Mary, Mary, Quite Contrary

The sunlight off the apartment complex's pool was brilliant. Not so brilliant that it could blind the eye to the girl- no, not yet a woman but, oh, so close- reclining in the green and white lawn chair near enough in proximity to the water to catch its brilliance but far enough away not to be splashed by the random child's wild cannon ball. Tanning in such places is an art form. She was probably Fragonard. Or, rather, one of his paintings a couple of centuries later if tan rather than bleached-white had been the trend.

In the relative parlance of men, she was “Playboy Hot.” That's quite an accomplishment. Sans airbrush, there is Photoshop. Either way, a perfectly constructed woman can be hacked from a half-ass photograph. In real life it is so rare to actually see. Like lions mating the wild. Mary was it. She bypassed the tickets to the shows, the runways, and all the bullshit that you can only afford if you're way beyond the pool in an apartment complex built with the stipulations that it must house those qualifying for section 8.

And she was mean. And she was cool. Her divorced parents together might have qualified for section 8 housing, but her dad was loaded. It is entirely possible that she didn't even know her mom. I don't have that much back story. There was a ruthlessness in her that the devisers of Dynasty couldn't imagine. Calculation and emotional desperation worked in tandem to get her pretty much anything she wanted. Despite all of this she was a warm human- an unstable creature in a world that wanted more from her than she could possibly cough up. Unless she stood in front of a camera and did nothing else.

She used to set at my card table inside that apartment complex, throwing spades out like she knew what she was doing. There were two Irish people and a Jew there. My girlfriend and I could read and reread ourselves. Joseph and his bobby-pinned skullcap could play spades. It wasn't exactly prison, but we knew how to play cards. She was only 18. And so smart. So beautiful. Everything we wanted as we ate pepperoni pizza (except the Jew). She won sometimes, too. Between her Monroe blond laughs, deep drinks, and genuinely comfortable moments.

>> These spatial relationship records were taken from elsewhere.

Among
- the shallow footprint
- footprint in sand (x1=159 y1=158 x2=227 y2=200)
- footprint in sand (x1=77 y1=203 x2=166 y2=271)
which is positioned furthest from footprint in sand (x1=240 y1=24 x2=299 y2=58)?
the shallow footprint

There are horrible ways to sully such beautifully sunlit creations. Tales of rock-stars, blow-jobs, buses, and men with hot heads and fast hands. Drugs. Booze. There are bruised eyes, peering tragically keenly from a battered face. But even bluish and hurt that face was too much. Perfect beneath the damage. As if the damage just skipped a step and went strait to her inner being as it must have. In that place everyone surrenders everything and wishes only to be closer. Closer.

Too much money and too much beauty create an unreconcilable situation. Her name is written cleverly with a black Sharpie on my black speakers in a place I would only see when I moved them- as she knew I eventually must. I buy expensive speakers and I keep speakers a long time. Every time they get moved, her name reflects back at me and there is a dazzle to that black on black. Locked into that loopy signature is the instant memory of dirty youth, beauty, and what must be lost as we grow older and move on.

I hope those speakers last until I die. In the sublime difference between the sheen on those letters and the finish on those speakers lies a clue to being hard and soft at the same time. Between the ruthless pursuit of love and the devastating consequences thereof is the innocent laugh of a girl so beautiful that her life becomes the manifestation of destruction and loss.

The sun provides the light, the painter chooses his moment, the model moves ever so slightly. As we strive so ridiculously toward perfection, our only consolation can be that occasionally we can see it first hand.

A clear blue Kansas City sky. Beside the pool. A Mexican boy mid-jump with his legs tucked under his chin and his fingers locked over his knees. The shadows on the concrete under the lawn-chair in a line by line underpinning. Mary is in between reaching forward and deciding whether or not to. This snap-shop memory is precious and dangerous like all the things that make life worth living.